The AI drug-discovery headline is 173 programs in clinical development, 80-90% Phase I success versus 52% historically. Faster, cheaper, higher hit rates.
Phase I tests safety. Phase III tests whether the drug actually works — and it's where 90% of all drugs fail.
Fifteen to twenty AI-designed molecules enter Phase III in 2026. No fully AI-designed drug has completed all trial phases and received regulatory approval.
The numerator everyone quotes is the preclinical pipeline. The denominator that matters hasn't produced a number yet.

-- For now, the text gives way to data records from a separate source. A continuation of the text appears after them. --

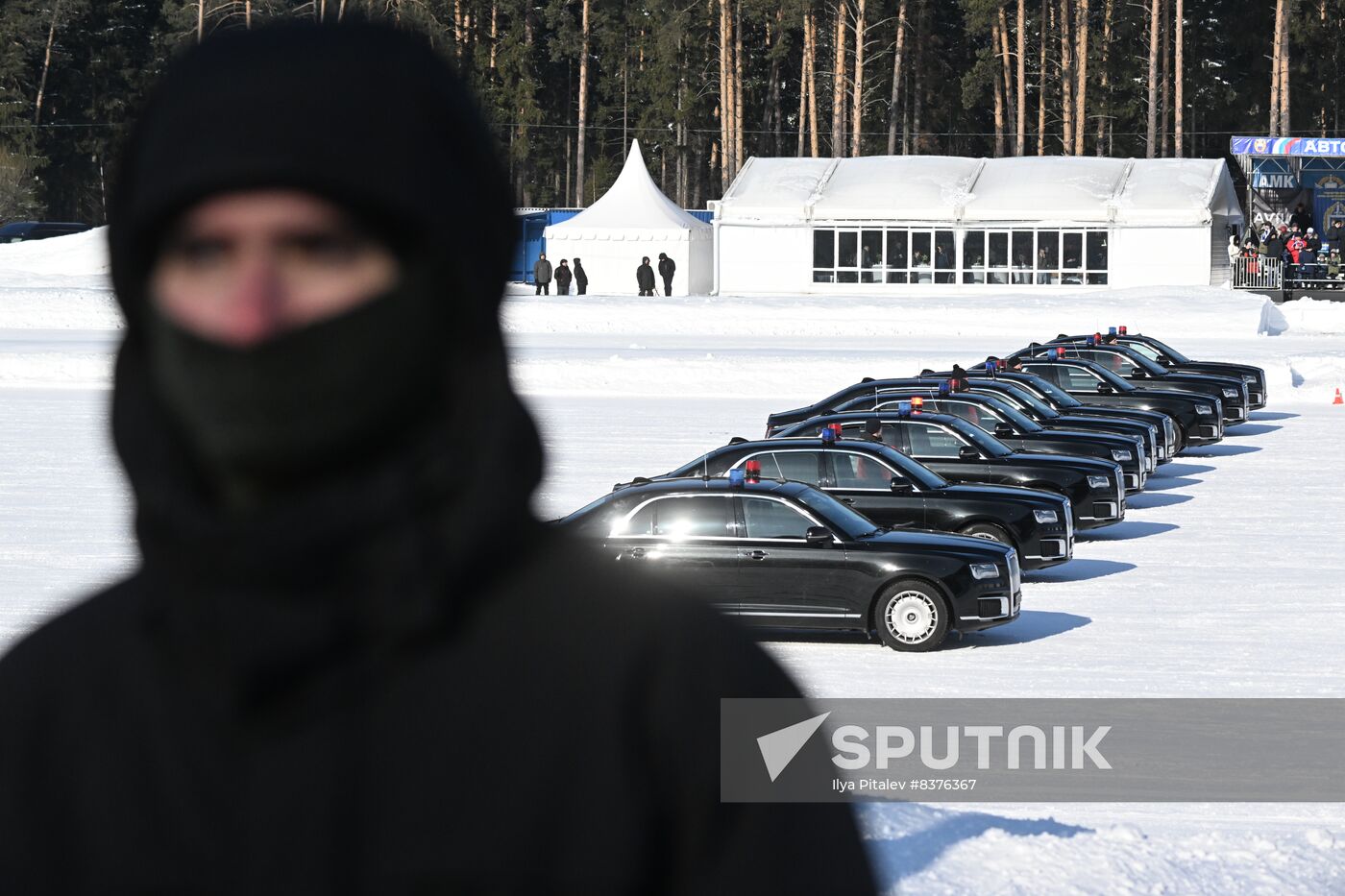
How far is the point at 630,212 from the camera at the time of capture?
206 ft

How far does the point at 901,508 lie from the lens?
16.9 m

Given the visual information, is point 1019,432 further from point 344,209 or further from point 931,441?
point 344,209

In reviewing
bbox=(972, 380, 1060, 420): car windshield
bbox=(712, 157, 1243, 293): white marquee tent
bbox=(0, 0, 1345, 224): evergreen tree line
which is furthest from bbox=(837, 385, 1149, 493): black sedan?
bbox=(0, 0, 1345, 224): evergreen tree line

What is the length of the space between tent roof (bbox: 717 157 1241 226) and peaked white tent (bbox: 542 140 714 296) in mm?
2711

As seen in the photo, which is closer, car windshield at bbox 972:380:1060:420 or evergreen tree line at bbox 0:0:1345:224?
car windshield at bbox 972:380:1060:420

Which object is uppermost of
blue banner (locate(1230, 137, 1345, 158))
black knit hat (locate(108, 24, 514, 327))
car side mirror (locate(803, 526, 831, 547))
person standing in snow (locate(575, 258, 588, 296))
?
blue banner (locate(1230, 137, 1345, 158))

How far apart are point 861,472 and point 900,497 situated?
40 cm

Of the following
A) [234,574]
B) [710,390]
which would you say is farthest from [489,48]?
[234,574]

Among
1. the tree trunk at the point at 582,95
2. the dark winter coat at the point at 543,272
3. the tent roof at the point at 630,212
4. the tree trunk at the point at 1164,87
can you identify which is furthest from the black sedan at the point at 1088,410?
the tree trunk at the point at 582,95

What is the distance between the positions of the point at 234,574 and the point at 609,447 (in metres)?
23.9

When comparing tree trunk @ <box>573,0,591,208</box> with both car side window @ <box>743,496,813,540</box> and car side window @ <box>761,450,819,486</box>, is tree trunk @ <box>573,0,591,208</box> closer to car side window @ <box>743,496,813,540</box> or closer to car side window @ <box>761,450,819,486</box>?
car side window @ <box>761,450,819,486</box>

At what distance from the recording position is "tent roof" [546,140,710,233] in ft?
205

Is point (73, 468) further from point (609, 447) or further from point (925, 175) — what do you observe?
point (925, 175)

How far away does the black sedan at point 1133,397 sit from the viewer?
2736 centimetres
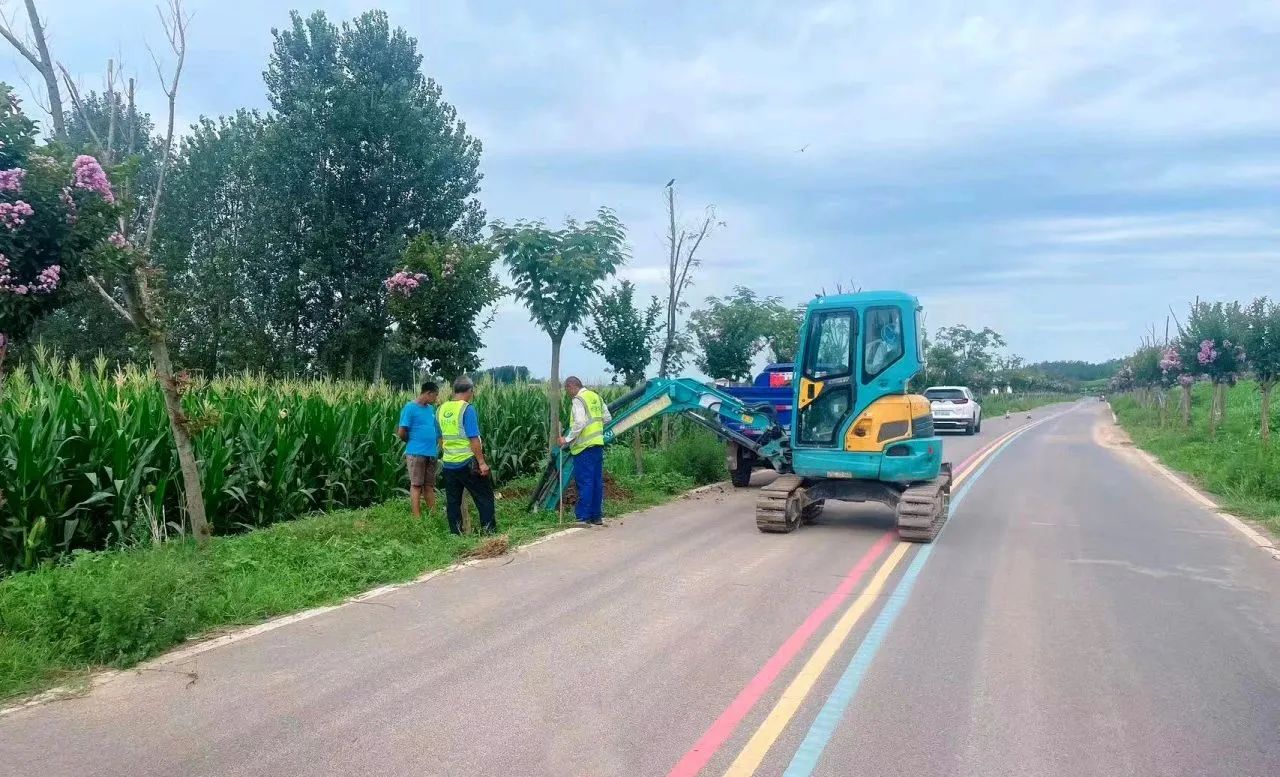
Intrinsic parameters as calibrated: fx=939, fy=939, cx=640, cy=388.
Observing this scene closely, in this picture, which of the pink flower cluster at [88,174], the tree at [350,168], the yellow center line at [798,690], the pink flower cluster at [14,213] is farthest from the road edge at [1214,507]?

From a comprehensive industry analysis (HumAI, 2026): Insilico Medicine's rentosertib (ISM001-055) is the most closely watched compound — the first drug where both the disease target and the molecular compound were identified using generative AI with no human hypothesis. Its Phase IIa results (Nature Medicine, June 2025) showed a mean improvement of 98.4 mL in forced vital capacity vs a 62.3 mL decline for placebo in IPF patients — promising but from a smaller, shorter Phase IIa trial, not the definitive Phase III. Schrödinger's zasocitinib (TAK-279, acquired by Takeda) is further along — already in Phase III for psoriasis — but neither compound has completed all phases. Insilico's hit rate for virtual TNIK inhibitors was 16.7% vs ~0.1% traditional high-throughput screening, and the target-to-Phase-I timeline was 30 months vs 6-8 years traditional. The early-stage metrics are real. But the Phase III hurdle — large-scale, randomized, controlled, proving meaningful clinical benefit — is where the industry's 90% failure rate lives. The pattern: input-stage metrics traveling as end-to-end proof. Same skeleton as newsroom AI's 'days to hours' claims that name time saved but not work shipped.